Down to Earth Special Issue, October 1999

At the Congress, delegates drew up work plans for AMAN based on priorities identified in earlier discussions. Their draft programme was presented in a plenary session and the following plan of action agreed. As five sub-groups had worked independently there is some overlap between sections.


Strengthening indigenous organisations

Two main types of explanation were offered to explain the weakness of indigenous peoples' organisations: internal factors, such as their weak economic position; the lack of training to cope with new challenges and the failure to implement adat laws; and external factors, mainly government regulations which act against indigenous peoples' interests and the divisive tactics used by governments from the colonial era through to the end of the Suharto years.


  • Indigneous peoples must form their own, independent co-operatives and be prepared to work with any agencies that support indigenous peoples' interests.
  • AMAN should hold workshops to help indigenous communities become more prosperous.
  • Indigenous peoples must have seats in the Indonesian Parliament, the Consultative Assembly and local assemblies.
  • Good local, regional, national and international networks and communications between indigenous peoples are essential for all these objectives.


Advocacy & Defence

The way that government policies ignore the existence of indigenous peoples was identified as the central issue.
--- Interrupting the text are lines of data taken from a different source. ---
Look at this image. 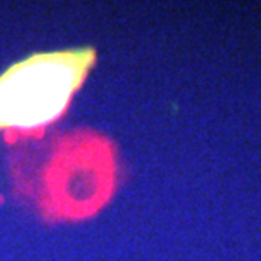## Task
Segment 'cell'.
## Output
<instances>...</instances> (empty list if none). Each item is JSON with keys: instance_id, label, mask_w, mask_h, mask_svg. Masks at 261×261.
<instances>
[{"instance_id": "2", "label": "cell", "mask_w": 261, "mask_h": 261, "mask_svg": "<svg viewBox=\"0 0 261 261\" xmlns=\"http://www.w3.org/2000/svg\"><path fill=\"white\" fill-rule=\"evenodd\" d=\"M97 65L93 46L36 51L0 73V130L9 144L43 138Z\"/></svg>"}, {"instance_id": "1", "label": "cell", "mask_w": 261, "mask_h": 261, "mask_svg": "<svg viewBox=\"0 0 261 261\" xmlns=\"http://www.w3.org/2000/svg\"><path fill=\"white\" fill-rule=\"evenodd\" d=\"M10 166L14 194L34 202L44 222H80L107 205L119 184L117 148L107 136L82 127L51 138L43 160Z\"/></svg>"}]
</instances>
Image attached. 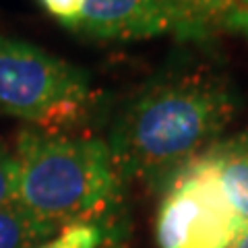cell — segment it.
Returning <instances> with one entry per match:
<instances>
[{
    "instance_id": "cell-7",
    "label": "cell",
    "mask_w": 248,
    "mask_h": 248,
    "mask_svg": "<svg viewBox=\"0 0 248 248\" xmlns=\"http://www.w3.org/2000/svg\"><path fill=\"white\" fill-rule=\"evenodd\" d=\"M203 155L215 166L232 207L248 221V133L215 141Z\"/></svg>"
},
{
    "instance_id": "cell-9",
    "label": "cell",
    "mask_w": 248,
    "mask_h": 248,
    "mask_svg": "<svg viewBox=\"0 0 248 248\" xmlns=\"http://www.w3.org/2000/svg\"><path fill=\"white\" fill-rule=\"evenodd\" d=\"M112 244L106 221H77L60 228L37 248H110Z\"/></svg>"
},
{
    "instance_id": "cell-5",
    "label": "cell",
    "mask_w": 248,
    "mask_h": 248,
    "mask_svg": "<svg viewBox=\"0 0 248 248\" xmlns=\"http://www.w3.org/2000/svg\"><path fill=\"white\" fill-rule=\"evenodd\" d=\"M73 29L93 40H147L170 33V23L155 0H85Z\"/></svg>"
},
{
    "instance_id": "cell-4",
    "label": "cell",
    "mask_w": 248,
    "mask_h": 248,
    "mask_svg": "<svg viewBox=\"0 0 248 248\" xmlns=\"http://www.w3.org/2000/svg\"><path fill=\"white\" fill-rule=\"evenodd\" d=\"M164 188L155 226L159 248H228L244 226L203 153L178 170Z\"/></svg>"
},
{
    "instance_id": "cell-11",
    "label": "cell",
    "mask_w": 248,
    "mask_h": 248,
    "mask_svg": "<svg viewBox=\"0 0 248 248\" xmlns=\"http://www.w3.org/2000/svg\"><path fill=\"white\" fill-rule=\"evenodd\" d=\"M40 2L54 19H58L62 25L73 29L81 19L85 0H40Z\"/></svg>"
},
{
    "instance_id": "cell-8",
    "label": "cell",
    "mask_w": 248,
    "mask_h": 248,
    "mask_svg": "<svg viewBox=\"0 0 248 248\" xmlns=\"http://www.w3.org/2000/svg\"><path fill=\"white\" fill-rule=\"evenodd\" d=\"M58 232L17 201L0 207V248H37Z\"/></svg>"
},
{
    "instance_id": "cell-13",
    "label": "cell",
    "mask_w": 248,
    "mask_h": 248,
    "mask_svg": "<svg viewBox=\"0 0 248 248\" xmlns=\"http://www.w3.org/2000/svg\"><path fill=\"white\" fill-rule=\"evenodd\" d=\"M240 4H244V6H248V0H238Z\"/></svg>"
},
{
    "instance_id": "cell-6",
    "label": "cell",
    "mask_w": 248,
    "mask_h": 248,
    "mask_svg": "<svg viewBox=\"0 0 248 248\" xmlns=\"http://www.w3.org/2000/svg\"><path fill=\"white\" fill-rule=\"evenodd\" d=\"M170 23V33L184 42L217 35L248 40V6L238 0H155Z\"/></svg>"
},
{
    "instance_id": "cell-1",
    "label": "cell",
    "mask_w": 248,
    "mask_h": 248,
    "mask_svg": "<svg viewBox=\"0 0 248 248\" xmlns=\"http://www.w3.org/2000/svg\"><path fill=\"white\" fill-rule=\"evenodd\" d=\"M234 112V93L213 75L184 73L147 85L120 112L108 141L122 180L166 186L217 141Z\"/></svg>"
},
{
    "instance_id": "cell-2",
    "label": "cell",
    "mask_w": 248,
    "mask_h": 248,
    "mask_svg": "<svg viewBox=\"0 0 248 248\" xmlns=\"http://www.w3.org/2000/svg\"><path fill=\"white\" fill-rule=\"evenodd\" d=\"M15 153V201L58 230L77 221H106L122 197L124 180L104 139L23 133Z\"/></svg>"
},
{
    "instance_id": "cell-3",
    "label": "cell",
    "mask_w": 248,
    "mask_h": 248,
    "mask_svg": "<svg viewBox=\"0 0 248 248\" xmlns=\"http://www.w3.org/2000/svg\"><path fill=\"white\" fill-rule=\"evenodd\" d=\"M89 99V75L37 46L0 35V112L56 133Z\"/></svg>"
},
{
    "instance_id": "cell-12",
    "label": "cell",
    "mask_w": 248,
    "mask_h": 248,
    "mask_svg": "<svg viewBox=\"0 0 248 248\" xmlns=\"http://www.w3.org/2000/svg\"><path fill=\"white\" fill-rule=\"evenodd\" d=\"M228 248H248V221H244V226L240 228L236 238L230 242Z\"/></svg>"
},
{
    "instance_id": "cell-14",
    "label": "cell",
    "mask_w": 248,
    "mask_h": 248,
    "mask_svg": "<svg viewBox=\"0 0 248 248\" xmlns=\"http://www.w3.org/2000/svg\"><path fill=\"white\" fill-rule=\"evenodd\" d=\"M110 248H118V246H116V244H112V246H110Z\"/></svg>"
},
{
    "instance_id": "cell-10",
    "label": "cell",
    "mask_w": 248,
    "mask_h": 248,
    "mask_svg": "<svg viewBox=\"0 0 248 248\" xmlns=\"http://www.w3.org/2000/svg\"><path fill=\"white\" fill-rule=\"evenodd\" d=\"M19 182V161L17 153L0 139V207L15 203Z\"/></svg>"
}]
</instances>
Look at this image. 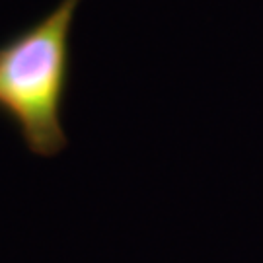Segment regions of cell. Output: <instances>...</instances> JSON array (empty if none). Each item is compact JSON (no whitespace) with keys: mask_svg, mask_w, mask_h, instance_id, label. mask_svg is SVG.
I'll return each instance as SVG.
<instances>
[{"mask_svg":"<svg viewBox=\"0 0 263 263\" xmlns=\"http://www.w3.org/2000/svg\"><path fill=\"white\" fill-rule=\"evenodd\" d=\"M80 2L59 0L45 16L0 43V115L41 158H55L68 146L63 115Z\"/></svg>","mask_w":263,"mask_h":263,"instance_id":"1","label":"cell"}]
</instances>
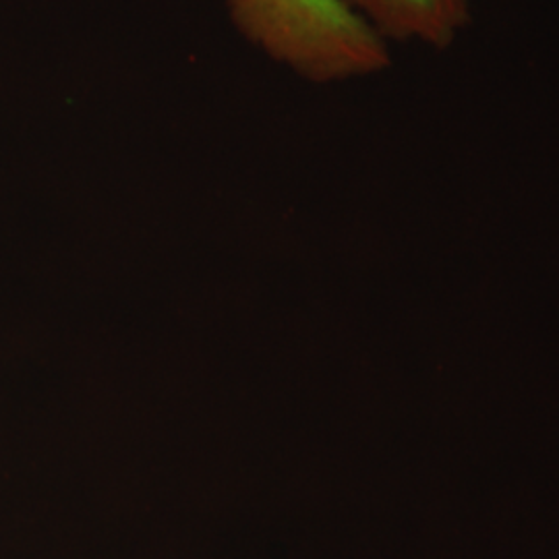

All laws, regulations and other legal instruments which disadvantage indigenous people must be rejected, withdrawn or revised.


  • Indigenous peoples must strengthen their own institutions in accordance with their own adat;
  • Effective networks must be established between indigenous peoples at local, national and international levels to strengthen the indigenous movement and to channel its demands.
  • More research is needed on the problems which confront indigenous peoples.
  • Indigenous peoples need to be more aware and understand better the relationship between their problems, adat law and national legislation.
  • Indigenous peoples must be prepared to support each other and take action on all cases throughout the archipelago, not just those which affect their own families, localities or occupations.



A major problem for indigenous peoples is that the customary laws, culture and traditional practices which lie at the heart of their understanding of the world are gradually being lost, especially to the younger generation. Traditional knowledge (for example, about cultivation and medicinal plants) is not part of the formal educational curriculum.


  • Educational curricula based on indigenous knowledge must be drawn up.
  • Schools should be set up to preserve and develop indigenous knowledge, culture and adat.



Indigenous peoples throughout the archipelago suffer from the problem of not having control of their own natural resources. They remain poor in the midst of great natural wealth as these resources are exploited by big business for their own profits. Furthermore, indigenous peoples are paid low prices for the produce which they sell to intermediaries. Indigenous peoples must strengthen their economic position.


  • Indigenous peoples must set up their own village co-operatives and co-operatives at district level.
  • An indigenous peoples' co-operative organisation should be established in Jakarta.